Por Carlos Miguélez Monroy
En el mundo, hay más de 44.000 casos sin esclarecer de personas arrestadas, detenidas o privadas de libertad a manos de agentes del Estado o de personas o grupos que actúan con su autorización, apoyo o complicidad. De 2015 a 2016 se han registrado 766 nuevos casos en 37 países.
Centenares de miles de personas se despiertan todos los días sin conocer el paradero de uno de sus seres queridos; si vive o ha muerto, si lo están torturando en ese momento, si algún día volverá a su casa, de la que un día salió sin sospechar que borrarían todo rastro de su existencia y que lo convertirían en una no persona, en un ser invisible. Esa persona tiene hijos, unos padres, hermanos, abuelos, tíos, familiares y amigos que no pueden oír el grito de la ausencia.
Desde su creación en 1981, el Grupo de Trabajo sobre Desapariciones Forzadas e Involuntarias ha conocido más de 55.000 casos, cifra que Naciones Unidas considera muy por debajo de la realidad, lo que plantea el primer gran obstáculo en la lucha contra las desapariciones forzadas. Las amenazas y el hostigamiento de las autoridades, la ineficacia de los sistemas judiciales, la corrupción y la impunidad se suman al analfabetismo y la falta de conocimientos de los familiares y conocidos de las víctimas sobre las posibilidades jurídicas para disuadirlos de denunciar. Los migrantes y las personas en situación de pobreza y exclusión están más expuestas al peligro de una desaparición forzosa. También contribuyen contextos de violencia a causa de conflictos armados y de determinados enfoques aplicados a la lucha contra el crimen organizado.
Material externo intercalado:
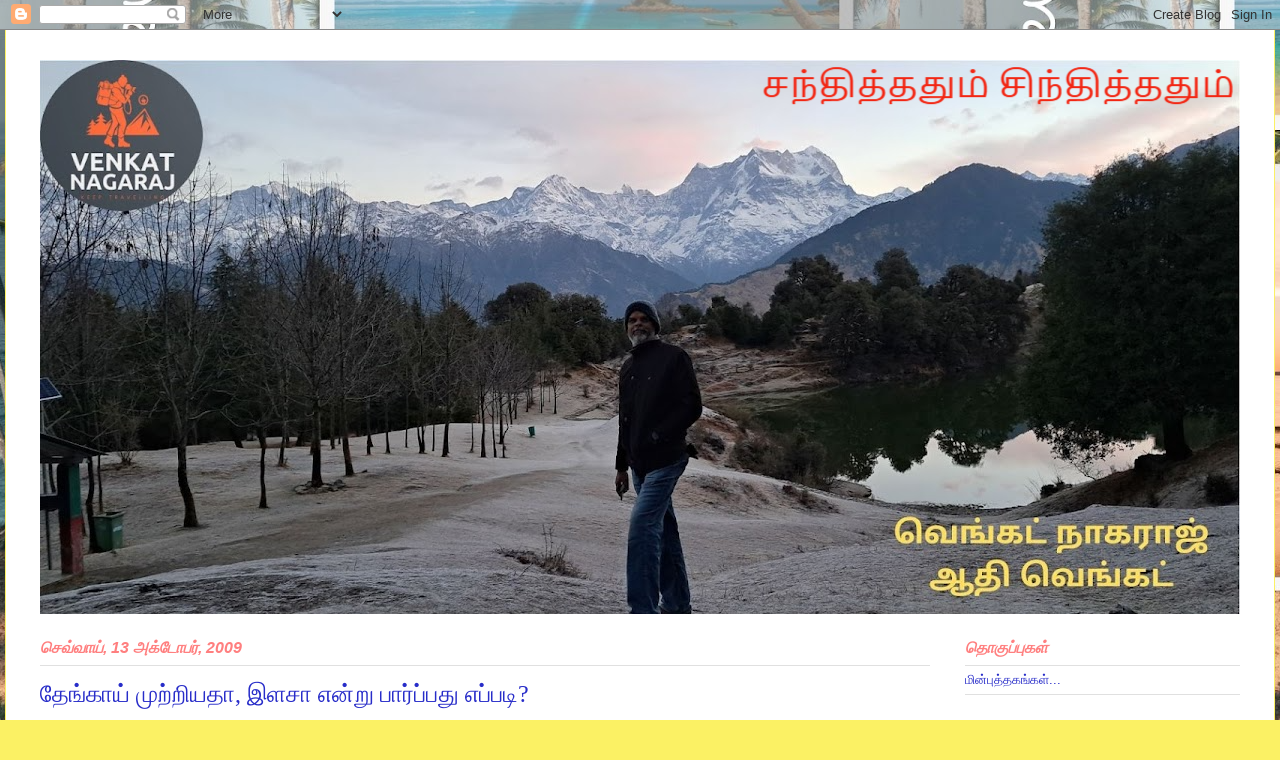

--- FILE ---
content_type: text/html; charset=utf-8
request_url: https://www.google.com/recaptcha/api2/aframe
body_size: 267
content:
<!DOCTYPE HTML><html><head><meta http-equiv="content-type" content="text/html; charset=UTF-8"></head><body><script nonce="o4r-473bPSpdqwGhw6u3jA">/** Anti-fraud and anti-abuse applications only. See google.com/recaptcha */ try{var clients={'sodar':'https://pagead2.googlesyndication.com/pagead/sodar?'};window.addEventListener("message",function(a){try{if(a.source===window.parent){var b=JSON.parse(a.data);var c=clients[b['id']];if(c){var d=document.createElement('img');d.src=c+b['params']+'&rc='+(localStorage.getItem("rc::a")?sessionStorage.getItem("rc::b"):"");window.document.body.appendChild(d);sessionStorage.setItem("rc::e",parseInt(sessionStorage.getItem("rc::e")||0)+1);localStorage.setItem("rc::h",'1769910293568');}}}catch(b){}});window.parent.postMessage("_grecaptcha_ready", "*");}catch(b){}</script></body></html>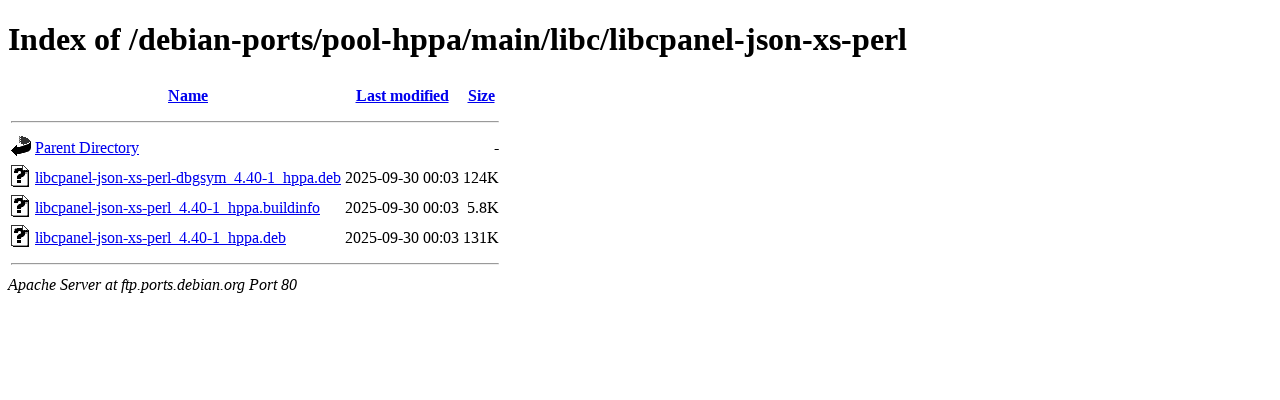

--- FILE ---
content_type: text/html;charset=UTF-8
request_url: http://ftp.ports.debian.org/debian-ports/pool-hppa/main/libc/libcpanel-json-xs-perl/
body_size: 539
content:
<!DOCTYPE HTML PUBLIC "-//W3C//DTD HTML 4.01//EN" "http://www.w3.org/TR/html4/strict.dtd">
<html>
 <head>
  <title>Index of /debian-ports/pool-hppa/main/libc/libcpanel-json-xs-perl</title>
 </head>
 <body>
<h1>Index of /debian-ports/pool-hppa/main/libc/libcpanel-json-xs-perl</h1>
  <table>
   <tr><th valign="top"><img src="/icons/blank.gif" alt="[ICO]"></th><th><a href="?C=N;O=D">Name</a></th><th><a href="?C=M;O=A">Last modified</a></th><th><a href="?C=S;O=A">Size</a></th></tr>
   <tr><th colspan="4"><hr></th></tr>
<tr><td valign="top"><img src="/icons/back.gif" alt="[PARENTDIR]"></td><td><a href="/debian-ports/pool-hppa/main/libc/">Parent Directory</a></td><td>&nbsp;</td><td align="right">  - </td></tr>
<tr><td valign="top"><img src="/icons/unknown.gif" alt="[   ]"></td><td><a href="libcpanel-json-xs-perl-dbgsym_4.40-1_hppa.deb">libcpanel-json-xs-perl-dbgsym_4.40-1_hppa.deb</a></td><td align="right">2025-09-30 00:03  </td><td align="right">124K</td></tr>
<tr><td valign="top"><img src="/icons/unknown.gif" alt="[   ]"></td><td><a href="libcpanel-json-xs-perl_4.40-1_hppa.buildinfo">libcpanel-json-xs-perl_4.40-1_hppa.buildinfo</a></td><td align="right">2025-09-30 00:03  </td><td align="right">5.8K</td></tr>
<tr><td valign="top"><img src="/icons/unknown.gif" alt="[   ]"></td><td><a href="libcpanel-json-xs-perl_4.40-1_hppa.deb">libcpanel-json-xs-perl_4.40-1_hppa.deb</a></td><td align="right">2025-09-30 00:03  </td><td align="right">131K</td></tr>
   <tr><th colspan="4"><hr></th></tr>
</table>
<address>Apache Server at ftp.ports.debian.org Port 80</address>
</body></html>
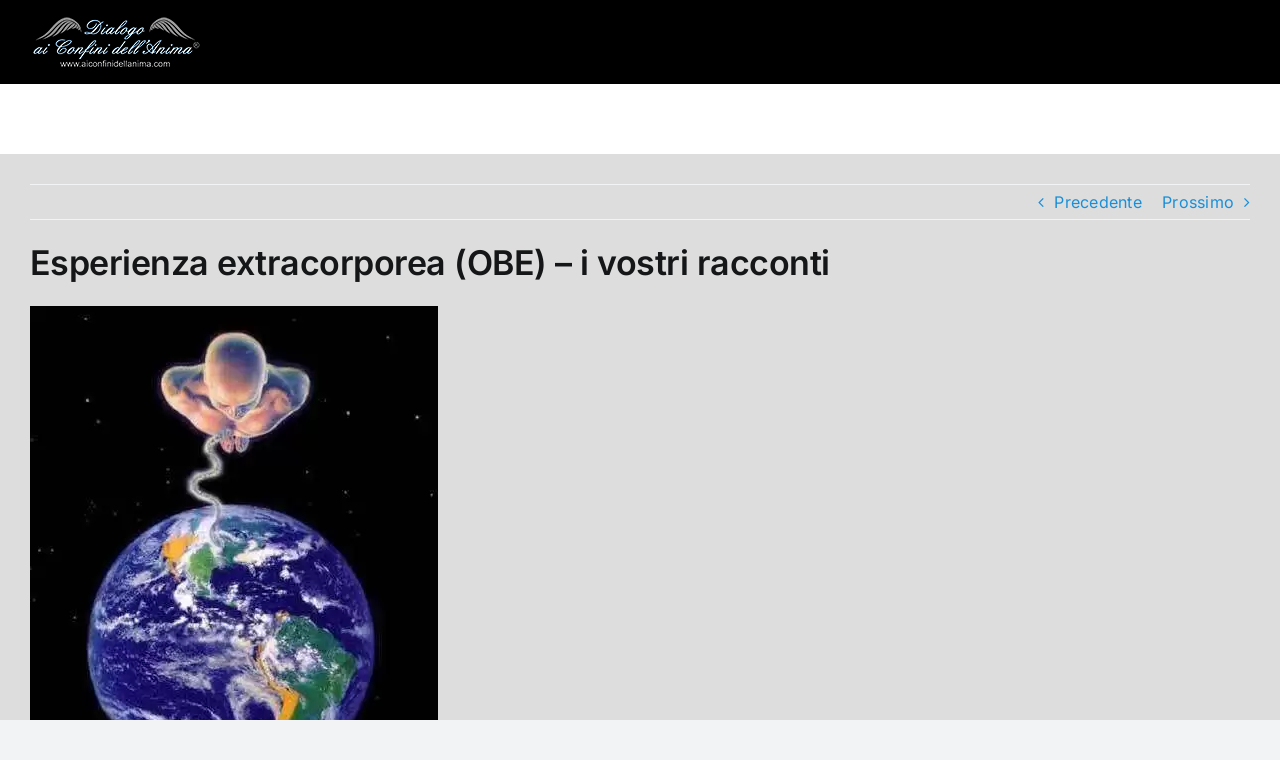

--- FILE ---
content_type: text/html; charset=utf-8
request_url: https://www.google.com/recaptcha/api2/aframe
body_size: 270
content:
<!DOCTYPE HTML><html><head><meta http-equiv="content-type" content="text/html; charset=UTF-8"></head><body><script nonce="vkIJH2jqk8XJdPj96UOokg">/** Anti-fraud and anti-abuse applications only. See google.com/recaptcha */ try{var clients={'sodar':'https://pagead2.googlesyndication.com/pagead/sodar?'};window.addEventListener("message",function(a){try{if(a.source===window.parent){var b=JSON.parse(a.data);var c=clients[b['id']];if(c){var d=document.createElement('img');d.src=c+b['params']+'&rc='+(localStorage.getItem("rc::a")?sessionStorage.getItem("rc::b"):"");window.document.body.appendChild(d);sessionStorage.setItem("rc::e",parseInt(sessionStorage.getItem("rc::e")||0)+1);localStorage.setItem("rc::h",'1769898064505');}}}catch(b){}});window.parent.postMessage("_grecaptcha_ready", "*");}catch(b){}</script></body></html>

--- FILE ---
content_type: application/javascript
request_url: https://aiconfinidellanima.com/wp-content/uploads/ad-inserter/b7ee79340/advertising.js?ver=2.8.10-1769731491
body_size: 1342
content:
(function(window){var cafddc6f0d7a=function(options){this._options={checkOnLoad:false,resetOnEnd:false,loopCheckTime:50,loopMaxNumber:5,baitClass:"pub_300x250 pub_300x250m pub_728x90 text-ad textAd text_ad text_ads text-ads text-ad-links",baitStyle:"width: 1px !important; height: 1px !important; position: absolute !important; left: -10000px !important; top: -1000px !important;",debug:false};this._var={version:"3.2.1",bait:null,checking:false,loop:null,loopNumber:0,event:{detected:[],notDetected:[]}};
if(options!==undefined)this.setOption(options);var self=this;var eventCallback=function(){setTimeout(function(){if(self._options.checkOnLoad===true){if(self._options.debug===true)self._log("onload->eventCallback","A check loading is launched");if(self._var.bait===null)self._creatBait();setTimeout(function(){self.check()},1)}},1)};if(window.addEventListener!==undefined)window.addEventListener("load",eventCallback,false);else window.attachEvent("onload",eventCallback)};cafddc6f0d7a.prototype._options=
null;cafddc6f0d7a.prototype._var=null;cafddc6f0d7a.prototype._bait=null;cafddc6f0d7a.prototype._log=function(method,message){console.log("[cafddc6f0d7a]["+method+"] "+message)};cafddc6f0d7a.prototype.setOption=function(options,value){if(value!==undefined){var key=options;options={};options[key]=value}for(var option in options){this._options[option]=options[option];if(this._options.debug===true)this._log("setOption",'The option "'+option+'" he was assigned to "'+options[option]+'"')}return this};cafddc6f0d7a.prototype._creatBait=
function(){var bait=document.createElement("div");bait.setAttribute("class",this._options.baitClass);bait.setAttribute("style",this._options.baitStyle);this._var.bait=window.document.body.appendChild(bait);this._var.bait.offsetParent;this._var.bait.offsetHeight;this._var.bait.offsetLeft;this._var.bait.offsetTop;this._var.bait.offsetWidth;this._var.bait.clientHeight;this._var.bait.clientWidth;if(this._options.debug===true)this._log("_creatBait","Bait has been created")};cafddc6f0d7a.prototype._destroyBait=
function(){window.document.body.removeChild(this._var.bait);this._var.bait=null;if(this._options.debug===true)this._log("_destroyBait","Bait has been removed")};cafddc6f0d7a.prototype.check=function(loop){if(loop===undefined)loop=true;if(this._options.debug===true)this._log("check","An audit was requested "+(loop===true?"with a":"without")+" loop");if(this._var.checking===true){if(this._options.debug===true)this._log("check","A check was canceled because there is already an ongoing");return false}this._var.checking=
true;if(this._var.bait===null)this._creatBait();var self=this;this._var.loopNumber=0;if(loop===true)this._var.loop=setInterval(function(){self._checkBait(loop)},this._options.loopCheckTime);setTimeout(function(){self._checkBait(loop)},1);if(this._options.debug===true)this._log("check","A check is in progress ...");return true};cafddc6f0d7a.prototype._checkBait=function(loop){var detected=false;if(this._var.bait===null)this._creatBait();if(window.document.body.getAttribute("abp")!==null||this._var.bait.offsetParent===
null||this._var.bait.offsetHeight==0||this._var.bait.offsetLeft==0||this._var.bait.offsetTop==0||this._var.bait.offsetWidth==0||this._var.bait.clientHeight==0||this._var.bait.clientWidth==0)detected=true;if(window.getComputedStyle!==undefined){var baitTemp=window.getComputedStyle(this._var.bait,null);if(baitTemp&&(baitTemp.getPropertyValue("display")=="none"||baitTemp.getPropertyValue("visibility")=="hidden"))detected=true}if(this._options.debug===true)this._log("_checkBait","A check ("+(this._var.loopNumber+
1)+"/"+this._options.loopMaxNumber+" ~"+(1+this._var.loopNumber*this._options.loopCheckTime)+"ms) was conducted and detection is "+(detected===true?"positive":"negative"));if(loop===true){this._var.loopNumber++;if(this._var.loopNumber>=this._options.loopMaxNumber)this._stopLoop()}if(detected===true){this._stopLoop();this._destroyBait();this.emitEvent(true);if(loop===true)this._var.checking=false}else if(this._var.loop===null||loop===false){this._destroyBait();this.emitEvent(false);if(loop===true)this._var.checking=
false}};cafddc6f0d7a.prototype._stopLoop=function(detected){clearInterval(this._var.loop);this._var.loop=null;this._var.loopNumber=0;if(this._options.debug===true)this._log("_stopLoop","A loop has been stopped")};cafddc6f0d7a.prototype.emitEvent=function(detected){if(this._options.debug===true)this._log("emitEvent","An event with a "+(detected===true?"positive":"negative")+" detection was called");var fns=this._var.event[detected===true?"detected":"notDetected"];for(var i in fns){if(this._options.debug===
true)this._log("emitEvent","Call function "+(parseInt(i)+1)+"/"+fns.length);if(fns.hasOwnProperty(i))fns[i]()}if(this._options.resetOnEnd===true)this.clearEvent();return this};cafddc6f0d7a.prototype.clearEvent=function(){this._var.event.detected=[];this._var.event.notDetected=[];if(this._options.debug===true)this._log("clearEvent","The event list has been cleared")};cafddc6f0d7a.prototype.on=function(detected,fn){this._var.event[detected===true?"detected":"notDetected"].push(fn);if(this._options.debug===
true)this._log("on",'A type of event "'+(detected===true?"detected":"notDetected")+'" was added');return this};cafddc6f0d7a.prototype.onDetected=function(fn){return this.on(true,fn)};cafddc6f0d7a.prototype.onNotDetected=function(fn){return this.on(false,fn)};window.cafddc6f0d7a=cafddc6f0d7a;if(window.dbebb0f0e44c===undefined)window.dbebb0f0e44c=new cafddc6f0d7a({checkOnLoad:true,resetOnEnd:true})})(window);


--- FILE ---
content_type: application/javascript
request_url: https://aiconfinidellanima.com/wp-content/cache/perfmatters/aiconfinidellanima.com/minify/477a3439cb9e.300x250.min.js?ver=2.8.10
body_size: -314
content:
window.ad_300x250=!0

--- FILE ---
content_type: application/javascript
request_url: https://aiconfinidellanima.com/wp-content/cache/perfmatters/aiconfinidellanima.com/minify/0118f3cf342e.banner.min.js?ver=2.8.10
body_size: -324
content:
window.ad_banner=!0

--- FILE ---
content_type: application/javascript
request_url: https://aiconfinidellanima.com/wp-content/cache/perfmatters/aiconfinidellanima.com/minify/b5bd6cb9a305.sponsors.min.js?ver=2.8.10-1769731491
body_size: -322
content:
window.fbbb46b5cd61=!0

--- FILE ---
content_type: application/javascript
request_url: https://aiconfinidellanima.com/wp-content/uploads/ad-inserter/b7ee79340/ads.js?ver=2.8.10-1769731491
body_size: -232
content:
var e=document.createElement("div");e.id="bbcb53a654d7";e.style.display="none";document.body.appendChild(e);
Por otro lado, el miedo que provocan estas desapariciones en la población es causa de la migración de grupos humanos. Esto da pie a abusos por parte de mafias que trafican con personas, a muertes como las de miles de personas como las que los medios nos muestran en el Mediterráneo y en otros mares y espacios por donde transitan miles de personas. Las mareas humanas alimentan discursos xenófobos que recuerdan a otras épocas de persecución y de terror. Donald Trump no sólo amenaza con consumar el mayor muro que separa a dos países, sino que además sostiene que ese muro lo pagará el país que, según él, ha generado esa situación.
Al Grupo de Trabajo empieza a preocuparle el creciente número de desapariciones en manos de fuerzas no-estatales, lo que dificulta su investigación y la toma de medidas en un plano internacional. En muchos países se borra cada vez más la línea que separa a las fuerzas del orden del crimen organizado, con un poder tan grande que cobra cada vez mayor fuerza para corromper en entornos de impunidad y de violencia.
La protección de oleoductos, minas y de los distintos yacimientos, empujados por una fiebre planetaria por determinadas materias primas, cae cada vez más en manos de empresas de seguridad subcontratadas. Esto pone grandes obstáculos a la hora de exigir justicia por posibles abusos.
Muchas desapariciones forzadas en la última década se han producido en el marco de la lucha contra el terror, con el secuestro y el envío de prisioneros a Guantánamo, a Baghram o a cárceles de terceros países –entre ellos países europeos- para obtener “inteligencia de calidad”, lo que significa torturas y tratos degradantes con la excusa de “salvar vidas humanas” del “mundo libre”. Países como Estados Unidos, y otros a los que se ha enviado a estos prisioneros no han ratificado la Convención Internacional para la protección de todas las personas contra las desapariciones forzadas. La han ratificado 46 países, de los que ni siquiera la mitad reconocen la competencia del Comité contra las desapariciones forzadas para recibir quejas interestatales o individuales. Esto demuestra los obstáculos a los que aún se enfrentan las víctimas a la hora de exigir justicia, pero también el miedo de los Estados a que investiguen su implicación en una de las más sangrantes violaciones de derechos humanos.